Cuanto Atanasio escribe su Vida de Antonio, solo un año después de la muerte del eremita en el 356, realizaba sin duda algo absolutamente radical. En la época, estaba de moda escribir biografías de personajes importantes. La importancia, sin embargo, era totalmente juzgada según los criterios como el estatus de nobleza, la riqueza o la influencia de la propia familia. Lo que importaba más era la autoridad secular o la posición social. Poniendo la biografía de Antonio junto a la de los famosos emperadores y gobernantes, Atanasio comunicaba un mensaje claro: recordaba a la gente de su tiempo, como al del nuestro, que la espiritualidad de los padres y de las madres del desierto era verdaderamente revolucionaria. La transformación que ellos realizaban estaba privada de visibilidad, no registrada en los libros de historia. Sin embargo, era un cambio que mostrará la fuerza de impacto de un cataclismo silenciosamente registrado en los corazones humanos. Era una protesta contra la actitud complaciente y compromisoria del mundo cristiano. Atanasio informaba a sus lectores que el desierto ponía a prueba la disponibilidad de aquellos ancianos a vivir y a también morir por Dios. El desierto fue, en último término, lo que mantuvo vivo el ardiente espíritu de los mártires. Las palabras de estos ancianos del desierto, por tanto, son más que simples dichos: son una profunda aserción.




 

[1] Cf. J. Lawyer, “St. Antony of Egypt and the Spirituality of Aging”, en Cistercian Studies Quarterly 35, 1 (2000, pp. 55-74, en el cual el autor habla de “un envejecimiento bien logrado”)
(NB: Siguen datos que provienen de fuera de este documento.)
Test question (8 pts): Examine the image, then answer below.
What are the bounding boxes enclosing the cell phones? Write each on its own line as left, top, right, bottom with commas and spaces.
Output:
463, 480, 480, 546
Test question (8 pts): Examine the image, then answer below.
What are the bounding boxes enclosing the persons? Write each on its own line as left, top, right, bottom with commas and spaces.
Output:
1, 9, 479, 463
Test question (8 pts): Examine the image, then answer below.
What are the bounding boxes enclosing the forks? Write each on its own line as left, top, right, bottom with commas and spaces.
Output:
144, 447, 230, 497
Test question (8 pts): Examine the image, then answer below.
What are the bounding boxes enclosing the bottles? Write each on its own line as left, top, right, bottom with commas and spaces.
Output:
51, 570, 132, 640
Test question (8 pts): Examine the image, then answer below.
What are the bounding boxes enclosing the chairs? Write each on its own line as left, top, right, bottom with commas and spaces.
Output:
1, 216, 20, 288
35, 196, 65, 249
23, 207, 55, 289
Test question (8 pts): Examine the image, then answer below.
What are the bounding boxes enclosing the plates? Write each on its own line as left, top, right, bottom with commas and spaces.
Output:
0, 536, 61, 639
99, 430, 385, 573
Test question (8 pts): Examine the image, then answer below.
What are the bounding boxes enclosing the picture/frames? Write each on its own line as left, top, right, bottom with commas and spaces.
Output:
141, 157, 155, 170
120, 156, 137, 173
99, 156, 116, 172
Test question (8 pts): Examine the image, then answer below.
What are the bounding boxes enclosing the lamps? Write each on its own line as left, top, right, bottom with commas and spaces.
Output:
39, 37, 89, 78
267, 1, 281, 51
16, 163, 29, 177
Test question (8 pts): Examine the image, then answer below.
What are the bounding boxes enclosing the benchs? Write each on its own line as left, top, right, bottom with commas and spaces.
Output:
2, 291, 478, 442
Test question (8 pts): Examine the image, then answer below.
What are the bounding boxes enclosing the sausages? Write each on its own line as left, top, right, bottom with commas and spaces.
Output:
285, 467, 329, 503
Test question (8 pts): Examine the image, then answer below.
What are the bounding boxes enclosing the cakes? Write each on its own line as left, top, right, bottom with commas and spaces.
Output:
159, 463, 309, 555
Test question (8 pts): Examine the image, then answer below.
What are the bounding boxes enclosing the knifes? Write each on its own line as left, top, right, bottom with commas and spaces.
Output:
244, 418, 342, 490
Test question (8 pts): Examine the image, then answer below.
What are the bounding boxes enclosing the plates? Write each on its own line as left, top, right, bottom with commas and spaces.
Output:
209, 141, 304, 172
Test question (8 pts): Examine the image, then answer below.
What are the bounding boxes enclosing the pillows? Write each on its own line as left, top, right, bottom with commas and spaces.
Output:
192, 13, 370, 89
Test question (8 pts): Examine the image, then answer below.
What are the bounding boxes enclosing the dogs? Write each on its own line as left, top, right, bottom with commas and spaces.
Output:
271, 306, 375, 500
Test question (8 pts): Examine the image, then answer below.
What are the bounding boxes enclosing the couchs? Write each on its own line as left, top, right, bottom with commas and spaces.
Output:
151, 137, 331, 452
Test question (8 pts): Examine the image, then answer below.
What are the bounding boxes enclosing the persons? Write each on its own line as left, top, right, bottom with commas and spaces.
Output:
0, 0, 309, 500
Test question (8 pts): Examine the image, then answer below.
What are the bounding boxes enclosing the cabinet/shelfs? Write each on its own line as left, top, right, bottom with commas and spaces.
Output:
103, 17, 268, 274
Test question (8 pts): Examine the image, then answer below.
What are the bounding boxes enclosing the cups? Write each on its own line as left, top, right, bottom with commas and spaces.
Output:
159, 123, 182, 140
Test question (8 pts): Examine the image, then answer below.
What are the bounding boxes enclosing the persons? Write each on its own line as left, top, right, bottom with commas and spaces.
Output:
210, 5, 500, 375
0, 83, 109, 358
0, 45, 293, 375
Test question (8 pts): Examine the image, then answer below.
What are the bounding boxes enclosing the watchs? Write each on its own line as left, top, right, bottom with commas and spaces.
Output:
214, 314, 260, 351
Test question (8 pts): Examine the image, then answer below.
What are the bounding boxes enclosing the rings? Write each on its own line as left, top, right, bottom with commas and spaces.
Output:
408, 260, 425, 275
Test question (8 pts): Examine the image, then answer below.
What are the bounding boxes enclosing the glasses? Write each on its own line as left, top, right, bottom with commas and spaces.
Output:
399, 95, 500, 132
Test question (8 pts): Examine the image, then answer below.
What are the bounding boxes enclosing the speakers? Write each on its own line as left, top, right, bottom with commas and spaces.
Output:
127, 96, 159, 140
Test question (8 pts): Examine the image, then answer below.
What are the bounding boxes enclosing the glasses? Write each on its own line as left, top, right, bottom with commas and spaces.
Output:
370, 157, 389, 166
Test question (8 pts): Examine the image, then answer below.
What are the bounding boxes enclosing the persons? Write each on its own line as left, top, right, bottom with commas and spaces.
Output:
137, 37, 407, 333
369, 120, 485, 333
[2] Atanasio de Alejandría, Vita di Antonio 14, a cargo de L. Cremaschi, Paoline, Milano 1995, p. 132. En realidad, el monaquismo no es “iniciado” en Egipto, sino en la inspiración divina de distintas personalidades esparcidas por el mundo cristiano de los orígenes. Hay pruebas a favor de la aparición simultánea e independiente del ascetismo del desierto en numerosas regiones del imperio, como Egipto y Siria.

[3] En efecto, el término griego para el mártir (mártys) es el mismo que designa al del testimonio (martyría). Orígenes de Alejandría consideraba la ascesis “un martirio de la conciencia”. Véase su tratado Esortazione al martirio; cf. También Eusebio de Cesarea, Historia de la Iglesia VI, 3.